[Dataset entries]
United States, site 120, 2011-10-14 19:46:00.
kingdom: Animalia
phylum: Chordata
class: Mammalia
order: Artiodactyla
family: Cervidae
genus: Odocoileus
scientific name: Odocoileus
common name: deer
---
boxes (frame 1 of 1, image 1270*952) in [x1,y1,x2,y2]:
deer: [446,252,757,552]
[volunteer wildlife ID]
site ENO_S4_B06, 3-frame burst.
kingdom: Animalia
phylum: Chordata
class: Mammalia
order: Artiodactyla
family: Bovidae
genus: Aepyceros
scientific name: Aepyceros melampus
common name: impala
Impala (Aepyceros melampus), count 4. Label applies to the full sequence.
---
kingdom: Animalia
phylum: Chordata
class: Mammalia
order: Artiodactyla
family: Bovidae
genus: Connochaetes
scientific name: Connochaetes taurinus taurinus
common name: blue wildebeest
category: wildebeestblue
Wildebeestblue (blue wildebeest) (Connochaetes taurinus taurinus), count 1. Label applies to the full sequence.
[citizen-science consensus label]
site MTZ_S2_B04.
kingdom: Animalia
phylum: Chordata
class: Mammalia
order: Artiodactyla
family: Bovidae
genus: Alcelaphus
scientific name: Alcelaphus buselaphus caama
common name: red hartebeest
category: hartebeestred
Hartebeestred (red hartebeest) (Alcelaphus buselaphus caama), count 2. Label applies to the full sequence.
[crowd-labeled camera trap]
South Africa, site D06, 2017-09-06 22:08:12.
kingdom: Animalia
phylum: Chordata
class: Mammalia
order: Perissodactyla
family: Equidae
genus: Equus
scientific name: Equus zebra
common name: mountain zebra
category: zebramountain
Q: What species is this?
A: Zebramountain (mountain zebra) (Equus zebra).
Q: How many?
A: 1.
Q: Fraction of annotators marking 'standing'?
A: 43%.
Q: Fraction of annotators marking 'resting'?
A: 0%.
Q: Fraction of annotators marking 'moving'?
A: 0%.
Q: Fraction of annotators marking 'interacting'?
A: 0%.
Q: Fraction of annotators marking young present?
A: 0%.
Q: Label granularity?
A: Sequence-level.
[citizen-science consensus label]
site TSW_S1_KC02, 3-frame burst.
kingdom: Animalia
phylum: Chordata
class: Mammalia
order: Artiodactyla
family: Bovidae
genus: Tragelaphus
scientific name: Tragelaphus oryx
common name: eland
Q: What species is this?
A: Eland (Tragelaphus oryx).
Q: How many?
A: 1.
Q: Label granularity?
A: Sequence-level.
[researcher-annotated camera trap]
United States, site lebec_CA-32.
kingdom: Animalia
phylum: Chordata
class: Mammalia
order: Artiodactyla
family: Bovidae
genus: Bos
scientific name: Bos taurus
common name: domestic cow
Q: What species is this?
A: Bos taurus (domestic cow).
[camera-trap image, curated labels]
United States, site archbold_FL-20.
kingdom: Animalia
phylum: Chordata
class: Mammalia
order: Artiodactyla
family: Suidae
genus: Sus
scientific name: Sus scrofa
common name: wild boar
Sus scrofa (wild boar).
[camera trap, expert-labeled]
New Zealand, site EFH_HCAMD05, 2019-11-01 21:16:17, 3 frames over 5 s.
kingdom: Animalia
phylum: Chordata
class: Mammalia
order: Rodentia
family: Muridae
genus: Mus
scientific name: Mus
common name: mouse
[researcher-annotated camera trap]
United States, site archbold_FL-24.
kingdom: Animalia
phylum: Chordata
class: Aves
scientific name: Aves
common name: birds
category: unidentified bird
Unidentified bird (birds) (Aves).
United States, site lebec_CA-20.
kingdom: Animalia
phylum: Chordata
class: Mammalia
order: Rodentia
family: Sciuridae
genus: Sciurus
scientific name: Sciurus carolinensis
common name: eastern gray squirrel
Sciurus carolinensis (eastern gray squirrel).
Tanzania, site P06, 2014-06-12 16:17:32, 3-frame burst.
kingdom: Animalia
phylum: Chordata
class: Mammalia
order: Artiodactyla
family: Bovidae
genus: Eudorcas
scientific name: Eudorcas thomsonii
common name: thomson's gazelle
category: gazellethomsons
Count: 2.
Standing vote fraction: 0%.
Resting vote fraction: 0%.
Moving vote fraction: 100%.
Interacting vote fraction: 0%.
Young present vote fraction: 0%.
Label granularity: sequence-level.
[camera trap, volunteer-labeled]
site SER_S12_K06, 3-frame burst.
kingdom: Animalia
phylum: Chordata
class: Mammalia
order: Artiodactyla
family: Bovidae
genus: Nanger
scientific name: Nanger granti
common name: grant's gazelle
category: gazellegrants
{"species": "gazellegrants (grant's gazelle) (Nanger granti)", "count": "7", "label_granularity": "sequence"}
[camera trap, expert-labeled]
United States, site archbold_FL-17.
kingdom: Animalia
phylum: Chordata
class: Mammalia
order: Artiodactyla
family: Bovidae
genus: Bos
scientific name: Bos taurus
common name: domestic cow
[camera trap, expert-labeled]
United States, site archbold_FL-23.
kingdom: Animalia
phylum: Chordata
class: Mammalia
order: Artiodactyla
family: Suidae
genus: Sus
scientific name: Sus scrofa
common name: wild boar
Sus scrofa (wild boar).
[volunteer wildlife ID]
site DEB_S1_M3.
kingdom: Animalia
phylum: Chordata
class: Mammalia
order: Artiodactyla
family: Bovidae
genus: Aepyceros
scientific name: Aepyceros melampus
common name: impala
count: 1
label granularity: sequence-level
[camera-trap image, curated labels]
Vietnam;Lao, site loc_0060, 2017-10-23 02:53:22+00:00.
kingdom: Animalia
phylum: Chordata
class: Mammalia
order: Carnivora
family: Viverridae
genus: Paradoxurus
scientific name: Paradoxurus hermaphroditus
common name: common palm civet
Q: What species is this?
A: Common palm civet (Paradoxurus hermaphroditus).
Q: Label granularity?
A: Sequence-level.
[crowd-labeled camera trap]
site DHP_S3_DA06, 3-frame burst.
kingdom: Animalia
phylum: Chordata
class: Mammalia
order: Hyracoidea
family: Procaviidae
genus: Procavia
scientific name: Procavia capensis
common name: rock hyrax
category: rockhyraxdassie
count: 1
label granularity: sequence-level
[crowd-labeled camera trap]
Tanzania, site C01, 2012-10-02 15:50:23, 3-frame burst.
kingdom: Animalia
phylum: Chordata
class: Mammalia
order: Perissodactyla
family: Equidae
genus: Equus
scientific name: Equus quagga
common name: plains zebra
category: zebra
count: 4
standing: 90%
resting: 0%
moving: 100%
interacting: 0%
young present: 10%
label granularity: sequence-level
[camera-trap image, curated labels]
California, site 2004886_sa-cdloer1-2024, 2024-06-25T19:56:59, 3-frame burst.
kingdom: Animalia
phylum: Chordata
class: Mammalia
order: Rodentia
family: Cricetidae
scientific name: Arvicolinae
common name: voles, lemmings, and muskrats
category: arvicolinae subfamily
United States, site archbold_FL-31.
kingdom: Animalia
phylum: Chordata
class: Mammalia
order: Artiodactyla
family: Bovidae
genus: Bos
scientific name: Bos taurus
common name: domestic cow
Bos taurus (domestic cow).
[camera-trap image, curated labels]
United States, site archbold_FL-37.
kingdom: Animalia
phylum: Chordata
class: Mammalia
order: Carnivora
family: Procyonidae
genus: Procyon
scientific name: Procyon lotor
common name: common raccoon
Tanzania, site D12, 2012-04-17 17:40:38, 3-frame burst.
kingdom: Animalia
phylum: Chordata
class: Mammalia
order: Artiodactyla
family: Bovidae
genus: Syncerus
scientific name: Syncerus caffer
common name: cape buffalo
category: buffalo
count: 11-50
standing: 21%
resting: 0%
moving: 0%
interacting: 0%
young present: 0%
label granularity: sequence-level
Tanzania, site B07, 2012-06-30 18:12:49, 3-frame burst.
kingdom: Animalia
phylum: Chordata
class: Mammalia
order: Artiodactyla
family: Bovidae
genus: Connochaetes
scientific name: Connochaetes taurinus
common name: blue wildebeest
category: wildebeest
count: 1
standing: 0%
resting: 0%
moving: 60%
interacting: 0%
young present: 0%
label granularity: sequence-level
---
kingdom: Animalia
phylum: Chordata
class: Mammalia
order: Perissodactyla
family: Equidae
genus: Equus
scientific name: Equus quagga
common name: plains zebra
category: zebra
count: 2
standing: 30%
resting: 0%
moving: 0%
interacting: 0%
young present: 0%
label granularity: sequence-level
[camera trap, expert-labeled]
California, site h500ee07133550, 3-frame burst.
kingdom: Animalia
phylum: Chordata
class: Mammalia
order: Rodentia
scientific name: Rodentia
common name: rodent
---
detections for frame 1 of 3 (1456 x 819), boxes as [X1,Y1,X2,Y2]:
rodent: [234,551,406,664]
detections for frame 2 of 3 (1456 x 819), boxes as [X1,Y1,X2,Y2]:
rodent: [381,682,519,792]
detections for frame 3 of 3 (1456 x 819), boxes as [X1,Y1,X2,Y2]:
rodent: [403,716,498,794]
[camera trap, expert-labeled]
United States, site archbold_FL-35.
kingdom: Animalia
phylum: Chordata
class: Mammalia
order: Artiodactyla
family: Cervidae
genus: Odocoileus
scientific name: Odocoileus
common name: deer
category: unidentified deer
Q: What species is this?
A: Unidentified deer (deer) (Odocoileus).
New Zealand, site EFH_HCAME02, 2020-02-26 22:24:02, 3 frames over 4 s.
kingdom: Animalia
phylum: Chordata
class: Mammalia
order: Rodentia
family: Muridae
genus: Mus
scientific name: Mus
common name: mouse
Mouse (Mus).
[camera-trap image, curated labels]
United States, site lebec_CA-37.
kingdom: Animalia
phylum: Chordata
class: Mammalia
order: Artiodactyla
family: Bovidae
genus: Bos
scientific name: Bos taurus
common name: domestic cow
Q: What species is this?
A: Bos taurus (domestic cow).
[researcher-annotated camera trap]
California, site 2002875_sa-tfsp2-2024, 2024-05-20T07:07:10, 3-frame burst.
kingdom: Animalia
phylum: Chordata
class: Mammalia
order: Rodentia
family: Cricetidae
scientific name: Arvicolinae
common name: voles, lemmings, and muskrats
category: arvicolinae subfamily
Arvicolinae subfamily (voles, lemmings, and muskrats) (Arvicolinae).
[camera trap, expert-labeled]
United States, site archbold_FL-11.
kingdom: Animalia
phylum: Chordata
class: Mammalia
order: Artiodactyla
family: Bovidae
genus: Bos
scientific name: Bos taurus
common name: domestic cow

* [Work order] Restate verbatim the first line above and all lines after it through the line containing "genus: Alcelaphus"; omit the rest.

* [Reply]
United States, site 120, 2011-10-14 19:46:00.
kingdom: Animalia
phylum: Chordata
class: Mammalia
order: Artiodactyla
family: Cervidae
genus: Odocoileus
scientific name: Odocoileus
common name: deer
---
boxes (frame 1 of 1, image 1270*952) in [x1,y1,x2,y2]:
deer: [446,252,757,552]
[volunteer wildlife ID]
site ENO_S4_B06, 3-frame burst.
kingdom: Animalia
phylum: Chordata
class: Mammalia
order: Artiodactyla
family: Bovidae
genus: Aepyceros
scientific name: Aepyceros melampus
common name: impala
Impala (Aepyceros melampus), count 4. Label applies to the full sequence.
---
kingdom: Animalia
phylum: Chordata
class: Mammalia
order: Artiodactyla
family: Bovidae
genus: Connochaetes
scientific name: Connochaetes taurinus taurinus
common name: blue wildebeest
category: wildebeestblue
Wildebeestblue (blue wildebeest) (Connochaetes taurinus taurinus), count 1. Label applies to the full sequence.
[citizen-science consensus label]
site MTZ_S2_B04.
kingdom: Animalia
phylum: Chordata
class: Mammalia
order: Artiodactyla
family: Bovidae
genus: Alcelaphus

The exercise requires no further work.